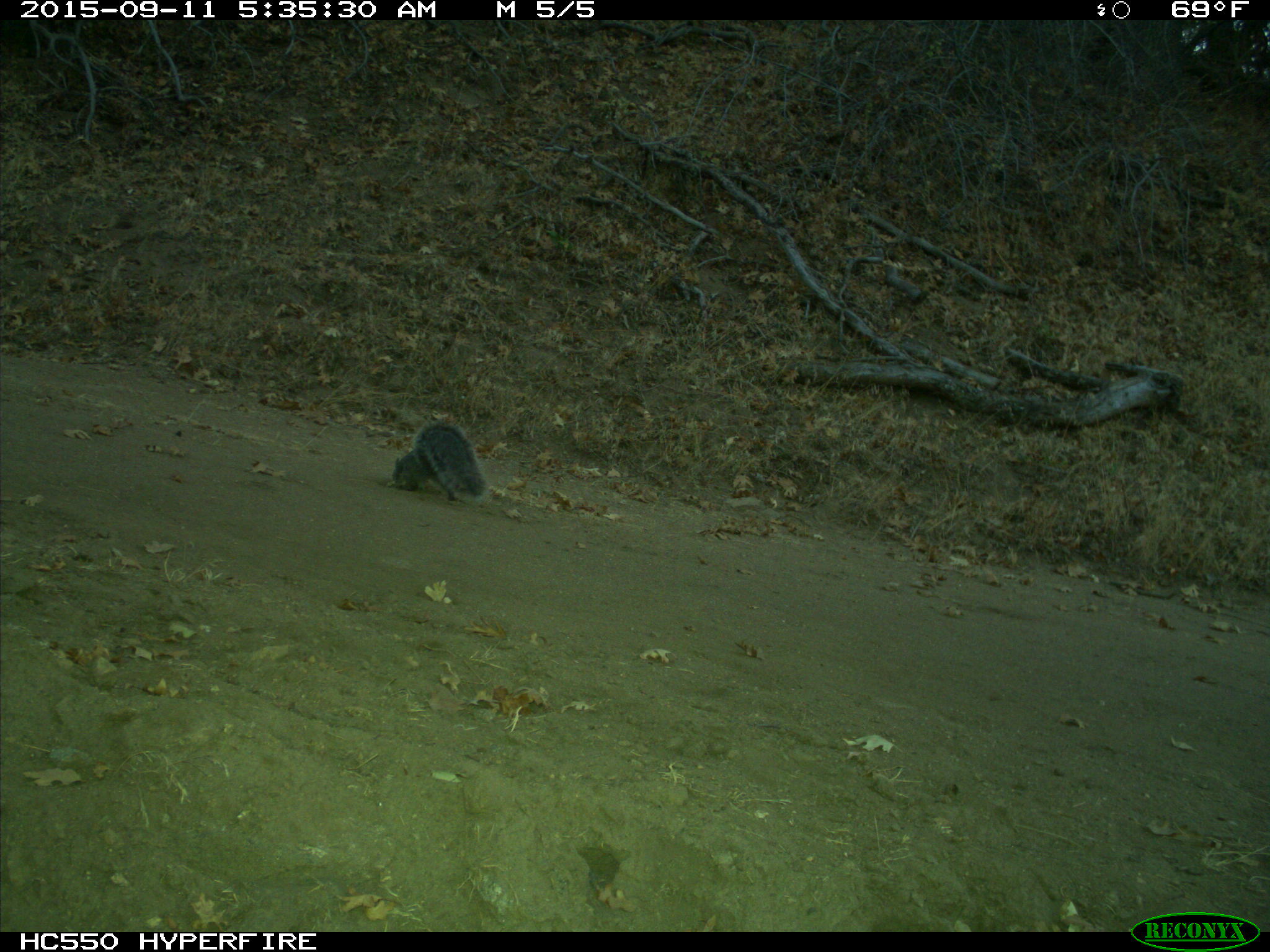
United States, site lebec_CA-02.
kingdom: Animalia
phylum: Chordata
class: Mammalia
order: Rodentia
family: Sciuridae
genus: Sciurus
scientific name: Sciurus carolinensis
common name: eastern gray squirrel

◆ ◆ ◆ ◆ ◆ ◆ ◆

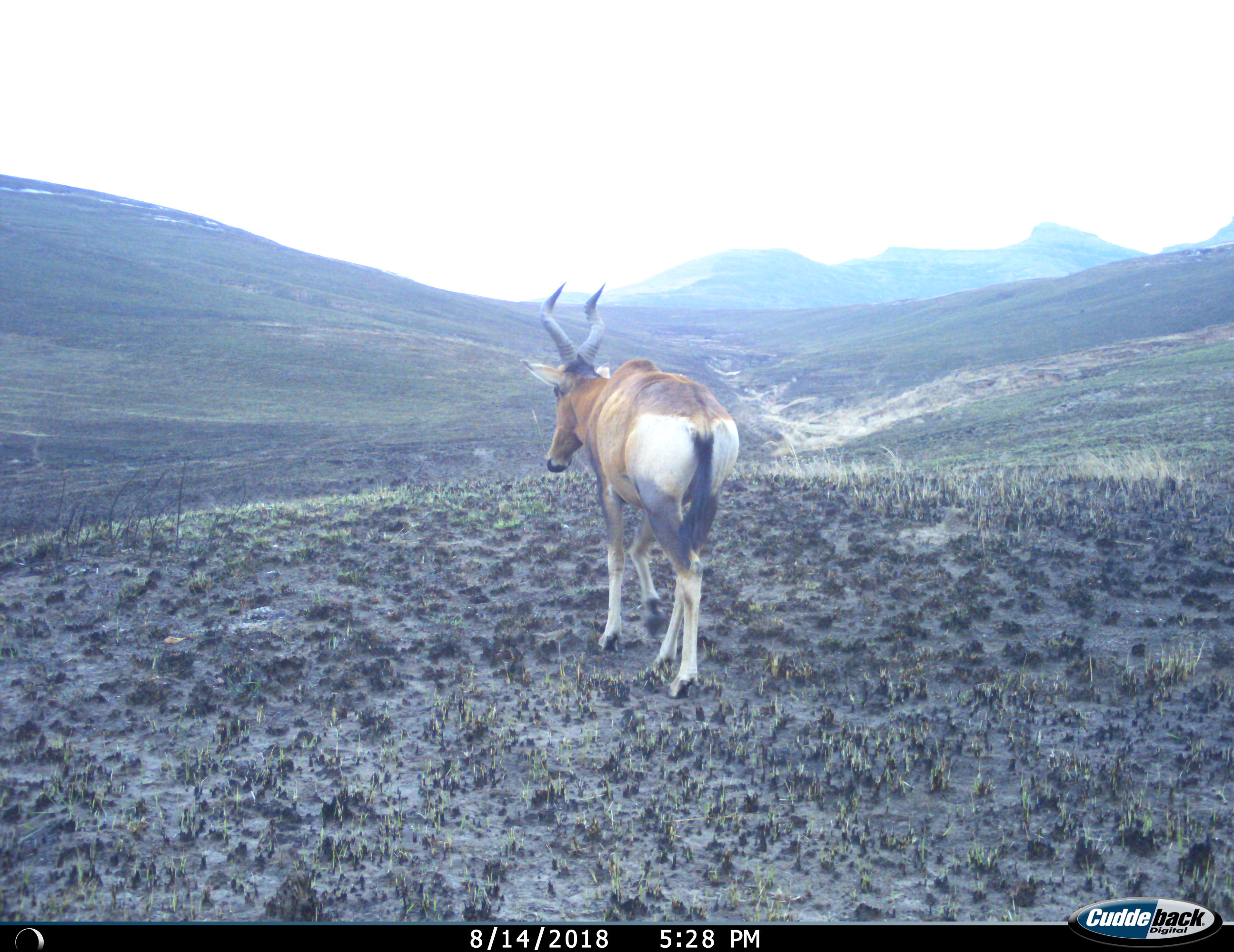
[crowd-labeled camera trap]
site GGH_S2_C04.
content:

◆ ◆ ◆ ◆ ◆ ◆ ◆

What is required. Reproduce each line of the records in which the string "site" appears.

Reply.
United States, site lebec_CA-02.
site GGH_S2_C04.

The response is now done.